Using diet alone it could take three to six months before the candida is back under control. Your doctor may also suggest the use of an anti-fungal medication such as Diflucan or Nyastatin for a month or longer to speed up the process. If you’re self-treating there is a supplement you can take called caprylic acid, which may help. Caprylic acid comes from coconut oil and basically "pokes holes" in the yeast cell wall, causing it to die. The anti-fungal medications and caprylic acid are very specific to yeast and won’t harm your good bacteria.
It's also a good idea to restore the healthy bacteria that typically keep your candida population under control. For this you could consider taking a probiotic on a regular basis. Taking anywhere from 25 to 100 billion units of probiotics should help to reduce the candida levels and restore your levels of good bacteria.
The fact that you’ve only been on the diet for 2-3 weeks this time around may be why you’re not yet feeling any benefit. It could be that the initial three months of restricted eating wasn’t sufficient to wipe out the overgrowth completely or there may be other factors coming into play, but it’s worth persevering with your low carb regime – perhaps with the addition of a probiotic supplement as detailed above. Once your gut’s natural balance has been fully restored you should be able to introduce carbohydrates back into your diet without suffering from a return of your symptoms.

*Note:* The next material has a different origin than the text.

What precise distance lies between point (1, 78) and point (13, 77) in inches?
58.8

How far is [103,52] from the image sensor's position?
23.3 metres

The burning sensation you’ve noticed when breathing and persistent sore throat may indicate inflammation of the oesophagus or gullet (this is common with candida overgrowth). I would suggest discussing these symptoms with your GP, as prescribed medication such as Omeprazole could help.
Swollen lymph glands are a result of inflammation or infection within the body and as the fatigue has returned, this does suggest you may still have candida overgrowth. Your GP can test for this either by blood test for candida antibodies or a stool test which will indicate candida in the intestines or colon, and tends to be the most effective indicator.
Your GP can refer you to a dietician who could help review your diet and advise on how to adapt your dietary intake. A nutritionist may also be another option for you.
The clicking of your jaw may be more related to your history of grinding your teeth as this can lead to issues with your jaw joint and can cause related facial pain and ear pain. Initial treatment is using a bite guard while sleeping but if the problem persists you may need to see a facial-maxillary surgeon to review this.